··· EXTRACT PROVIDED

The next easiest way is to use console logs to print out what's happening, which is how most programmers over a certain age would figure out what was happening before debuggers made it easier.

Since I can't sit next to you with a debugger open, let's do the next best thing and add some console logs so we can see what's happening:

function inOrderHelper(root) {
   console.group("Entering inOrderHelper with ", root);
   if (root !== null && root !== undefined) {
      console.log("Root is not null, so continue");

      console.group("Traversing down the left node");
      inOrderHelper(root.left);
      console.groupEnd();

      console.log("The root value is ", root.value);

      console.group("Traversing down the right node");
      inOrderHelper(root.right);
      console.groupEnd();
   } else {
      console.log("Root is null, so back up");
   }
   console.log("Exiting inOrderHelper");
   console.groupEnd();
}

So let's try an example BST:

enter image description here

Which could be constructed to look something like this in JavaScript:

{
  left: {
    left: {
      value: 1,
    },
    value: 2,
    right: {
      value: 3,
    },
  },
  value: 4,
  right: {
    value: 5,
  },
}

You can run this code in your browser's dev tools by pasting in the above function (and hitting enter) and then calling it like so:

inOrderHelper({
  left: {
    left: {
      value: 1,
    },
    value: 2,
    right: {
      value: 3,
    },
  },
  value: 4,
  right: {
    value: 5,
  },
})

The result should look something like this:

Entering inOrderHelper with  {left: {…}, value: 4, right: {…} }
  Root is not null, so continue
  Traversing down the left node
  Entering inOrderHelper with  {left: {…}, value: 2, right: {…}}
    Root is not null, so continue
    Traversing down the left node
    Entering inOrderHelper with  { value: 1 }
      Root is not null, so continue
      Traversing down the left node
      Entering inOrderHelper with  undefined
        Root is null, so back up
        Exiting inOrderHelper

      The root value is  1

      Traversing down the right node
      Entering inOrderHelper with  undefined
        Root is null, so back up
        Exiting inOrderHelper
      Exiting inOrderHelper

    The root value is 2

    Traversing down the right node
    Entering inOrderHelper with { value: 3 }
      Root is not null, so continue
      Traversing down the left node
      Entering inOrderHelper with  undefined
        Root is null, so back up
        Exiting inOrderHelper

      The root value is  3

      Traversing down the right node
      Entering inOrderHelper with  undefined
        Root is null, so back up
        Exiting inOrderHelper
      Exiting inOrderHelper
    Exiting inOrderHelper

  The root value is 4

  Traversing down the right node
  Entering inOrderHelper with { value: 5 }
    Root is not null, so continue
    Traversing down the left node
    Entering inOrderHelper with  undefined
      Root is null, so back up
      Exiting inOrderHelper

    The root value is 5

    Traversing down the right node
    Entering inOrderHelper with  undefined
      Root is null, so back up
      Exiting inOrderHelper
    Exiting inOrderHelper
  Exiting inOrderHelper

You can also use online tools, like BinaryTreeVisualizer, to see this demonstrated with animations.

······
··· DATASET EXTRACT

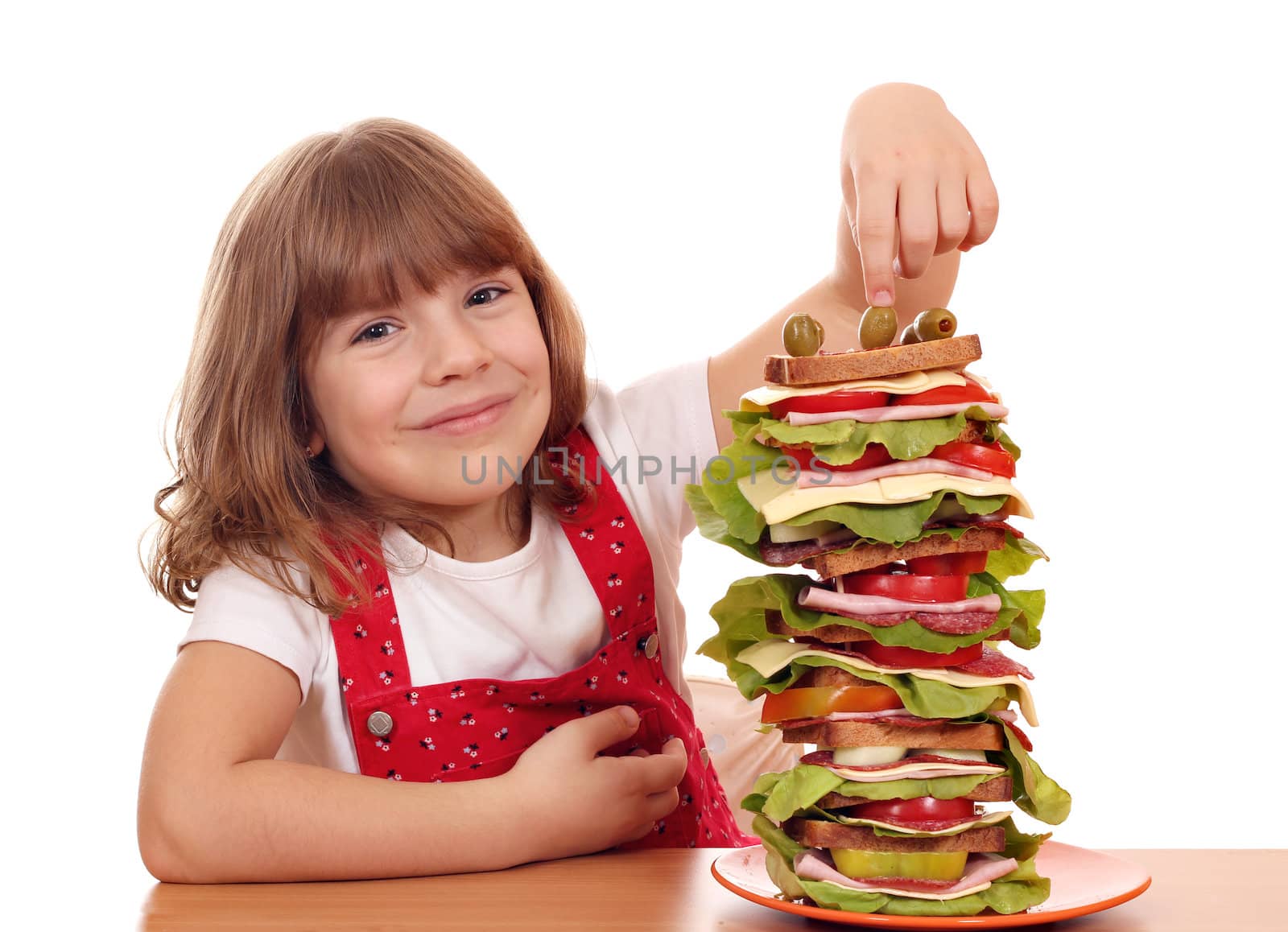 happy little girl with tall sandwich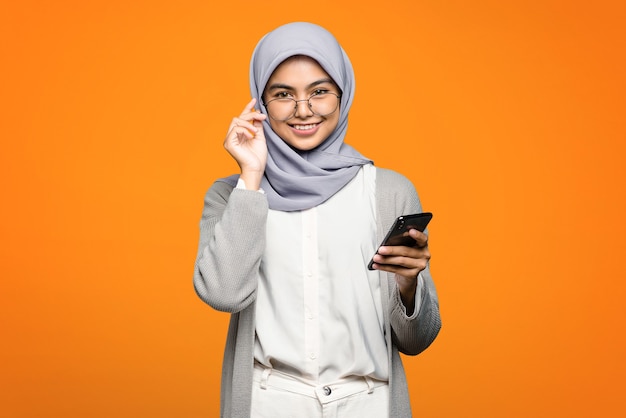 Mooie aziatische vrouw die vrolijk een smartphone op oranje muur houdt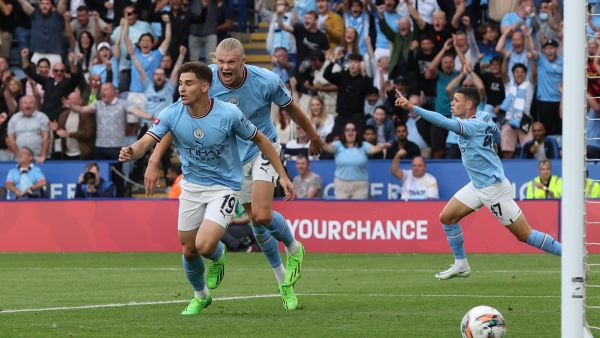 Manchester City's Argentinian striker Julian Alvarez (L) celebrates after scoring his team first goal during the English FA Community Shield football match between Liverpool and Manchester City at the King Power Stadium in Leicester on July 30, 2022. (Photo by Nigel Roddis / AFP)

······

Which online tool does the debugging excerpt name for seeing the traversal demonstrated with animations? Answer from the debugging excerpt alone, not from the data.

▸ **EXERCISE OUTPUT**: BinaryTreeVisualizer